WHY DID SILICON VALLEY BANK FAIL?
The failure of Silicon Valley Bank sent shockwaves through the financial industry, leaving many wondering how a bank that had once been so successful could collapse so suddenly. At the heart of the matter was a run on the bank, sparked by a loss of confidence from the bank's clients. But while the immediate cause of the bank's failure may have been a lack of confidence, the underlying issues were much more complex.
The bank had invested heavily in low-interest rate bonds, which it held on its books on a long-term "hold-to-maturity" basis. This allowed the bank to avoid marking-to-market those bonds until they were sold, creating a distorted view of its balance sheet. So long as the bank did not need to sell those assets to meet withdrawal requests, there was no problem. But if the bank had to sell those assets at a loss, things would quickly become complicated.

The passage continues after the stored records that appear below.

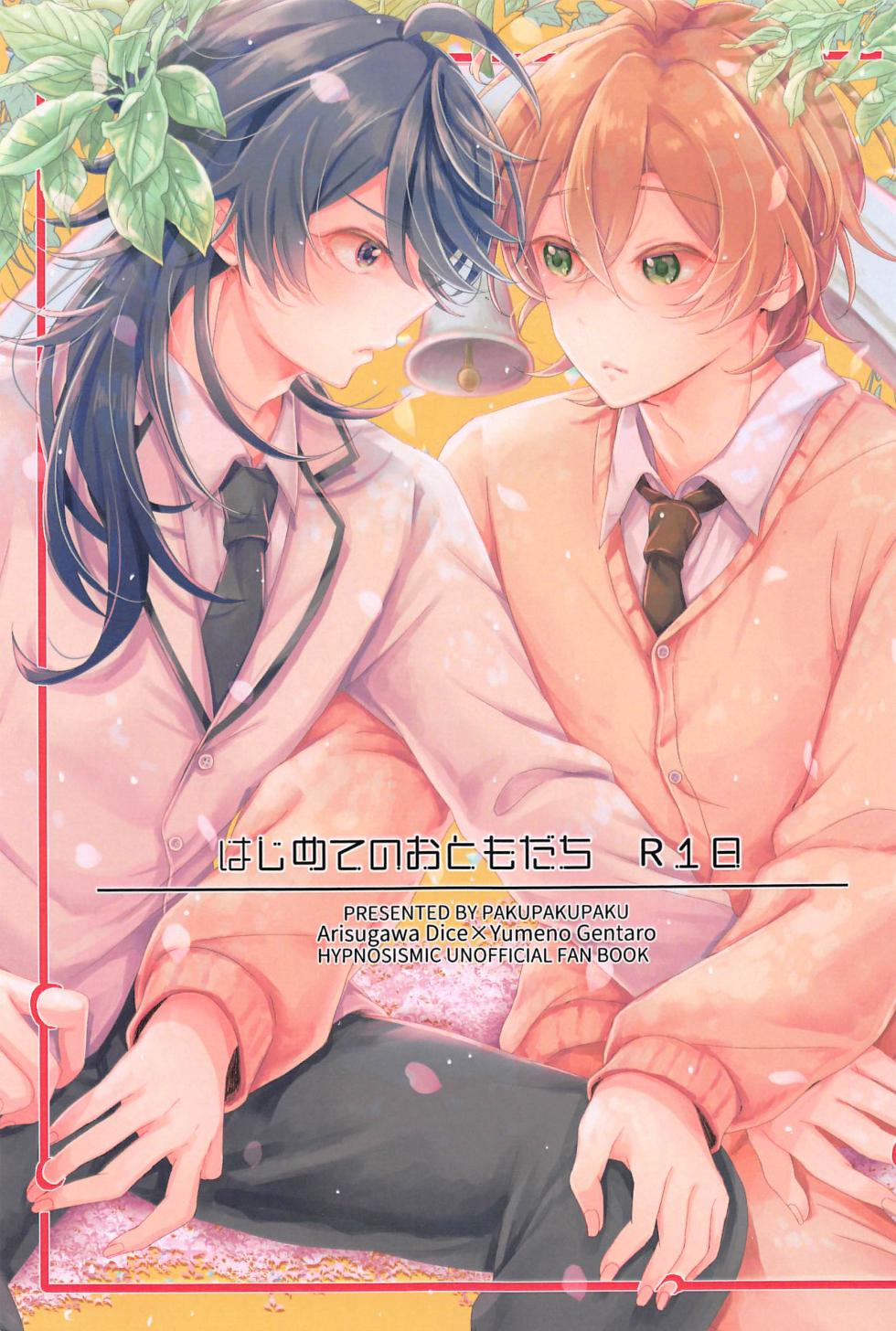 (Arittake no Yume o Misete 5) [Pakupakupaku (Yukiko)]   Hajimete no  Otomodachi  (Hypnosis Mic) - Page 1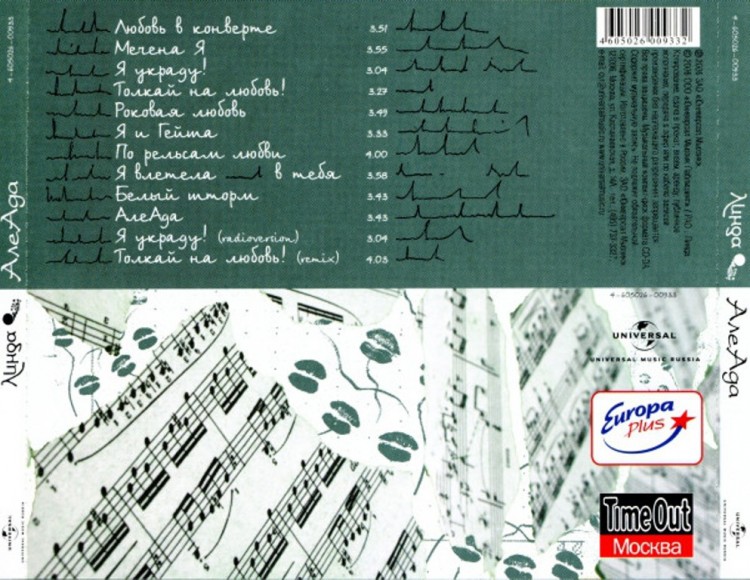 ЛИНДА - АЛЕАДА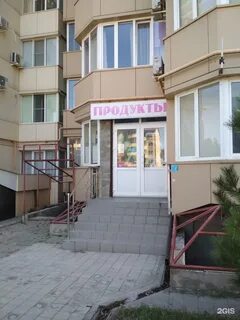 Озон анапа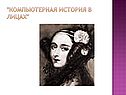 "Компьютерная история в лицах"
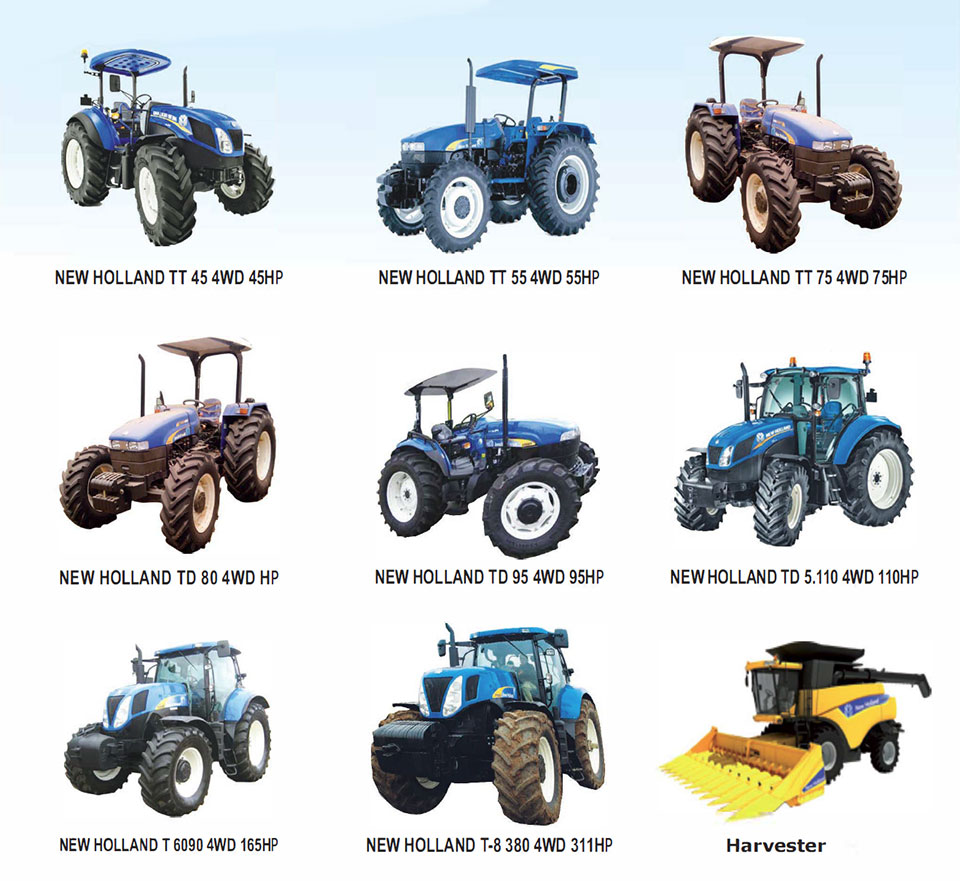 New Holland products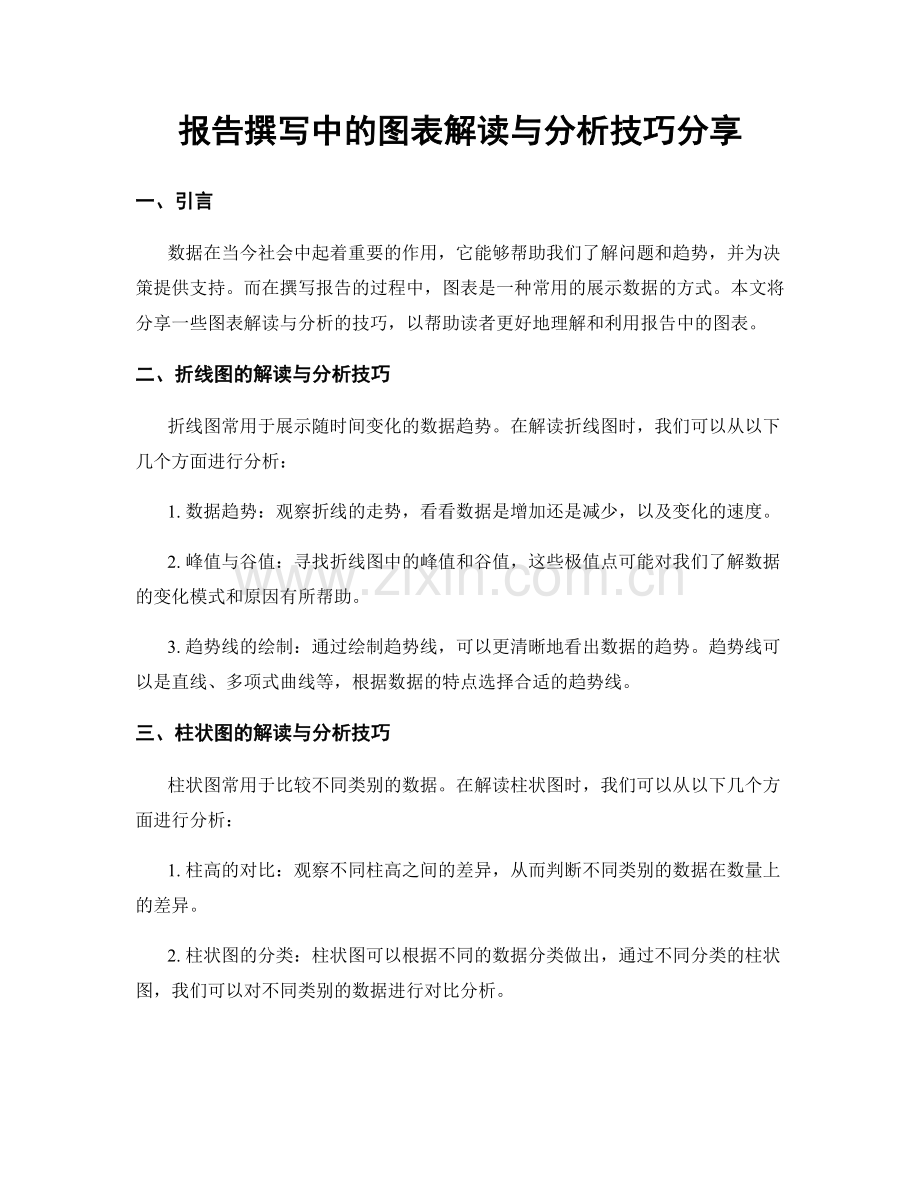 报告撰写中的图表解读与分析技巧分享.docx_第1页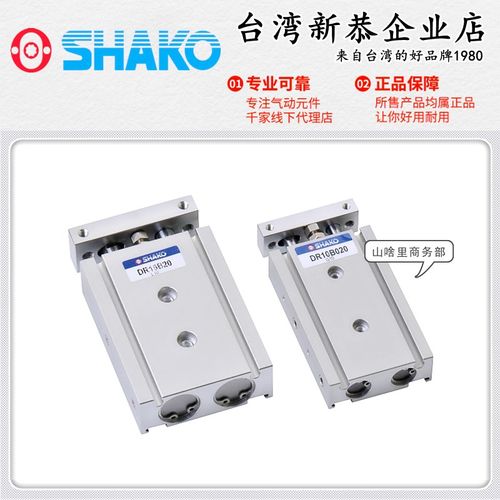 SHAKO台湾新恭DR10/16B30双轴气缸DR20/25B40 50 60 70 80 90 150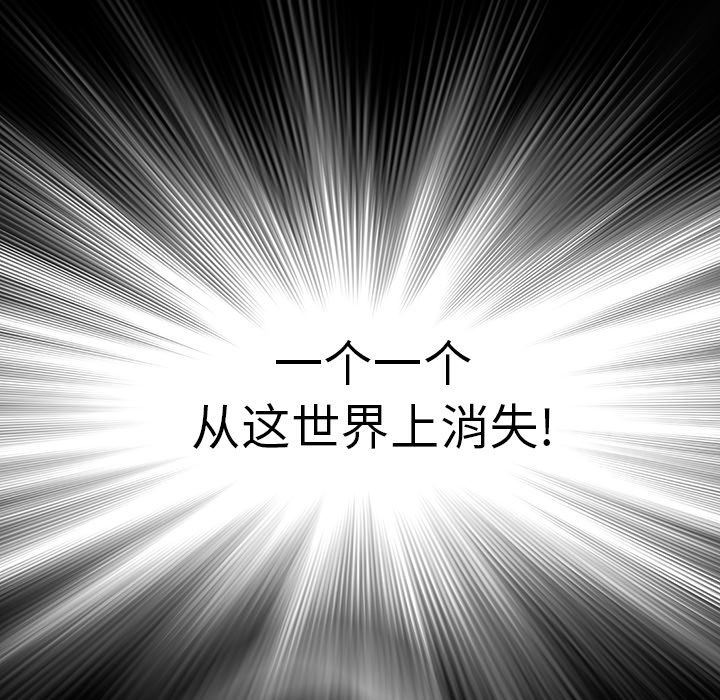 深海兽 深海兽 56 第36页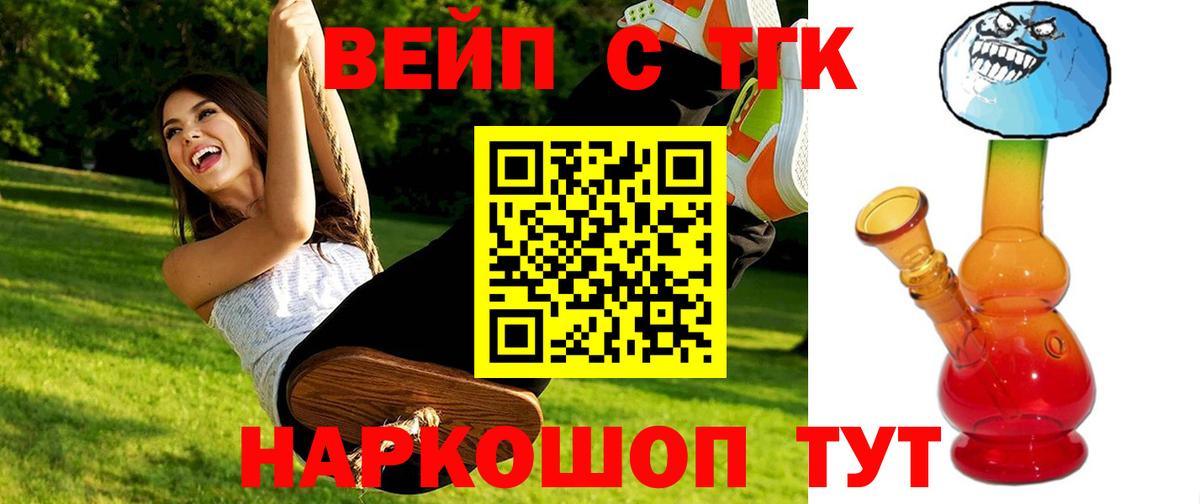 ТГК вейп Бахчисарай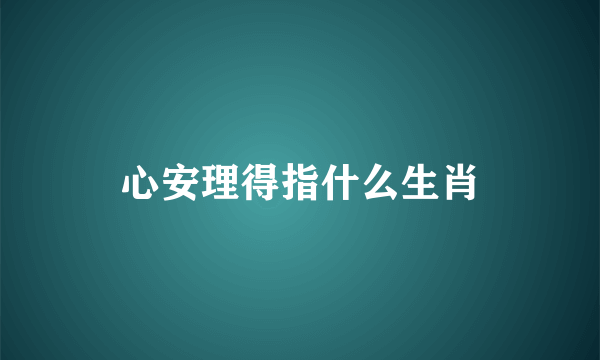 心安理得指什么生肖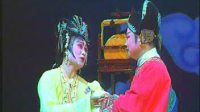 评剧《血溅乌纱》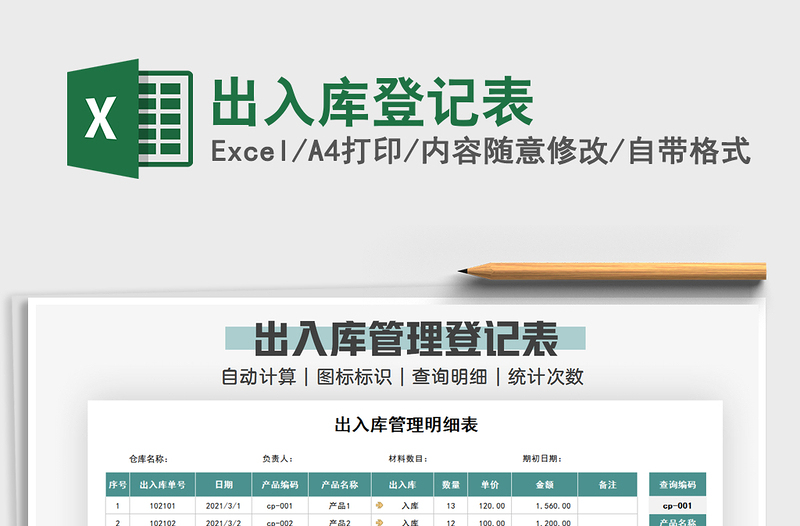 2021年出入庫(kù)登記表
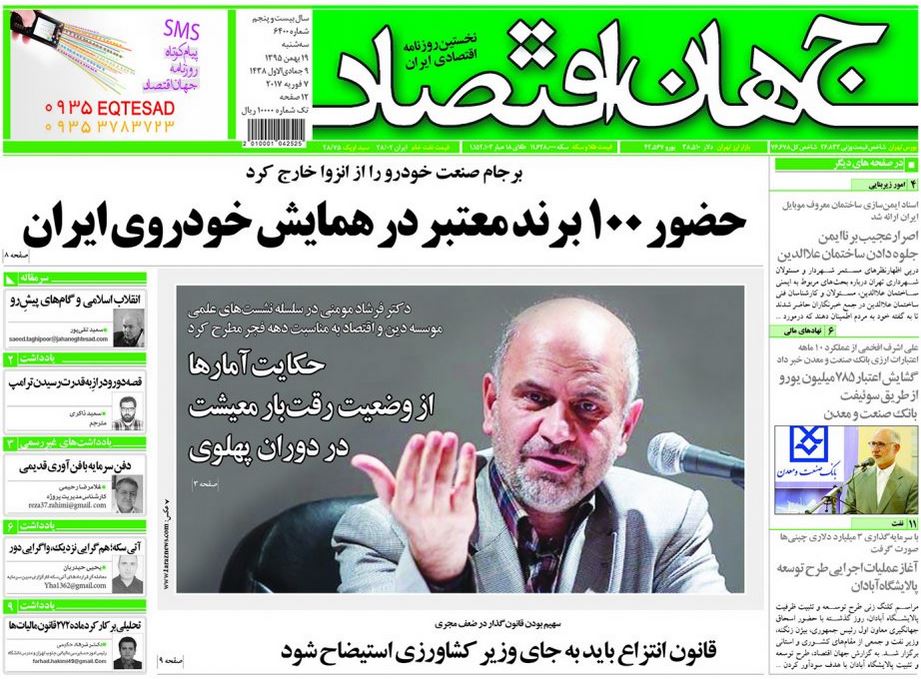 بیکاری، رقیب اصلی دولت در انتخابات/دلیل حضور پررنگ فرانسوی&zwnj;ها را از وزارت صنعت بپرسید!/ فقط 33 میلیارد از 8 هزار میلیارد تومان كالای مكشوفه قاچاق امحا شد!/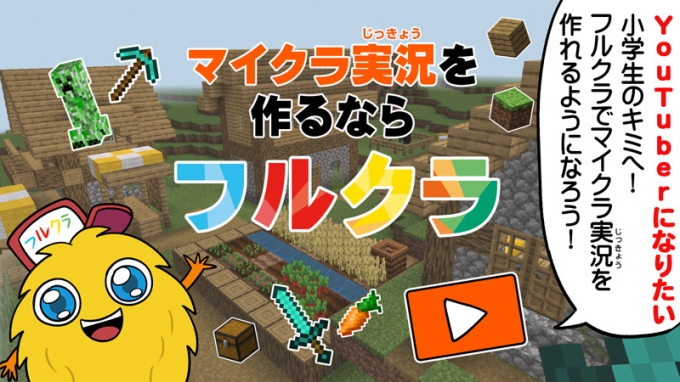 子ども向け動画制作スクール「FULMAOnline」PRマンガ動画第2弾のサムネイル画像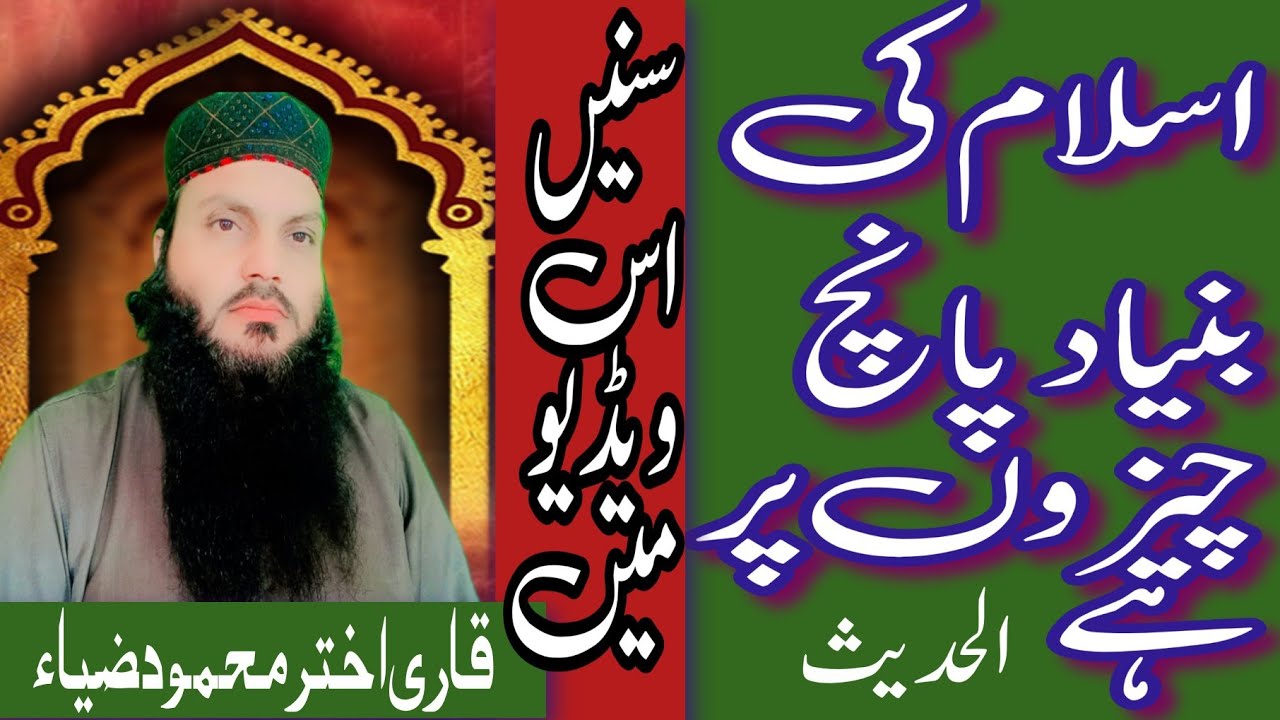 Islam ki bunyad 5 cheezon par hai | Islam ke 5 sutoon ataqwa 188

Compounding this issue was the fact that the bank had recently sold $21 billion of bonds at a $1.8 billion loss. This move was made in part because many of those bonds were yielding an average of only 1.79 percent at a time when interest rates had risen drastically, making the bank appear to be an underperformer relative to its peers. Moody's was considering downgrading its rating, and the bank's management, with the help of Goldman Sachs, decided to raise new equity from General Atlantic and sell a convertible bond to the public.
Initially, the sale was meant to reassure investors, but it had the opposite effect. The sudden sale surprised the market, leading the bank's smart client base of venture capitalists to direct their portfolio clients to withdraw their deposits en masse. The bank's management may have also made a tactical mistake by selling convertible preferred stock, which could not be sold until the next day. This left time for investors and clients to start questioning the firm, leading to an exodus of deposits.
While the bank's collapse may have been avoidable, it ultimately came down to a failure of management to effectively communicate with its customers and the public. The bank's collapse has also raised concerns about other small and regional banks, and we can expect to hear more about bank regulation from Washington in the coming weeks and months.
In the immediate term, the fallout from Silicon Valley Bank's collapse is already being felt. Venture capital firms that used the bank may struggle to gain access to their money, and this may make it difficult to fund current and new investments or rescue other companies inside and outside their portfolios. We may also see secondary sales of private shares to fund businesses and individuals.
Silicon Valley Bank may be finished, but its legacy will live on for some time. As the financial industry grapples with the fallout from its collapse, it will be important to learn from its mistakes and take steps to prevent similar failures in the future.